A indisponibilidade e a penhora de ativos financeiros em valor superior ao da execução, quando praticadas por Juiz sem o dolo específico de prejudicar o processo ou os devedores, não configuram crime de abuso de autoridade. Uma empresa interpôs agravo de instrumento contra decisão de Magistrado que, em cumprimento de sentença, indeferiu o pedido de penhora de ativos financeiros em nome da devedora, devido à possibilidade de incorrer em delito instituído pelo artigo 36 da Lei 13.869/2019. Ao apreciarem as razões recursais, os Desembargadores asseveraram que, para a configuração do crime tipificado pela nova lei, é necessário que o Juiz pratique, com dolo específico, a conduta de decretar a indisponibilidade de ativos financeiros em valor muito superior ao estimado para a satisfação do crédito e, questionado acerca da excessividade da medida, deixe de retificar o ato constritivo, com a intenção exclusiva de desvirtuar a finalidade de processo judicial em benefício próprio ou de terceiro, para satisfação pessoal ou em prejuízo a outrem.
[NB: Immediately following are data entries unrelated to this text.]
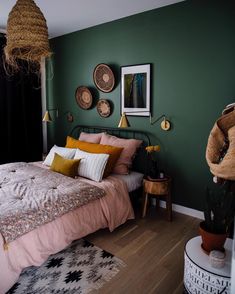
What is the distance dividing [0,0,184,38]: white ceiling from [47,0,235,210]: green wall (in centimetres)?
13

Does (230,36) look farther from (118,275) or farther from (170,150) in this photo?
(118,275)

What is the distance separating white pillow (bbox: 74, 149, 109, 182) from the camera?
8.93 ft

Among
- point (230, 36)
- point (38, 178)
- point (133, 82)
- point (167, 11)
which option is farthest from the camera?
point (133, 82)

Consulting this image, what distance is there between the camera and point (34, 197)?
6.98 feet

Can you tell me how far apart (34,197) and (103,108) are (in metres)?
1.92

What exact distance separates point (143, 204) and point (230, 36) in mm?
2101

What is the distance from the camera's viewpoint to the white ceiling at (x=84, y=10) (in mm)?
2756

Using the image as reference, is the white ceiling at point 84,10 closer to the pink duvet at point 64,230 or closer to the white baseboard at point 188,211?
the pink duvet at point 64,230

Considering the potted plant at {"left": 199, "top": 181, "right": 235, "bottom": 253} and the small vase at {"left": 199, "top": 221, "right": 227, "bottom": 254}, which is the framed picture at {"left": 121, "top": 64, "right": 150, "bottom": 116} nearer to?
the potted plant at {"left": 199, "top": 181, "right": 235, "bottom": 253}

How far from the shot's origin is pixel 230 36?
2.44 m

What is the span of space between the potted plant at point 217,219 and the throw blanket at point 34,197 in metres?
1.15

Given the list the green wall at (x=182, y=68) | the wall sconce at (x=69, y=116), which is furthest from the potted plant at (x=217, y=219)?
the wall sconce at (x=69, y=116)

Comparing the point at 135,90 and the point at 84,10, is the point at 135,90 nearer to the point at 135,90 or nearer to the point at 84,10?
the point at 135,90

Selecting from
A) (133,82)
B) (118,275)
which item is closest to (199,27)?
(133,82)
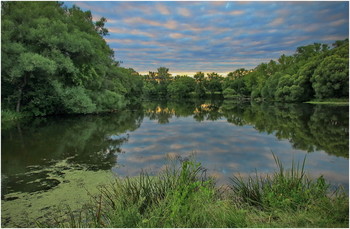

Na hipótese, o Colegiado entendeu injustificado o receio externado pelo Juízo a quo de que a determinação de bloqueio de diferentes contas bancárias em nome da executada, com base apenas nos cálculos apresentados pela credora, caracterize conduta temerária para fins de tipificação do crime de abuso de autoridade. Isso, porque tal medida está em consonância com as normas relativas à satisfação do crédito previstas no Código de Processo Civil (artigos 513 a 527 e 824 a 854), não sendo contrária à legislação penal nem ofensiva a bem jurídico relevante. Além disso, os Julgadores ressaltaram que, caso a constrição ultrapasse o valor total da execução, incumbe ao Magistrado promover, em 24 horas, o cancelamento ou a correção da penhora indevida (artigo 854, § 1º, do CPC). Por fim, consignaram que a devedora se manteve inerte quanto à decisão que rejeitou a impugnação ao cumprimento de sentença, circunstância que tornou definitivo o valor do débito exequendo. Nesse cenário, a Turma deu provimento ao agravo para deferir a pesquisa e o bloqueio em sistema eletrônico (BACENJUD) de bens suficientes para o pagamento da dívida à credora.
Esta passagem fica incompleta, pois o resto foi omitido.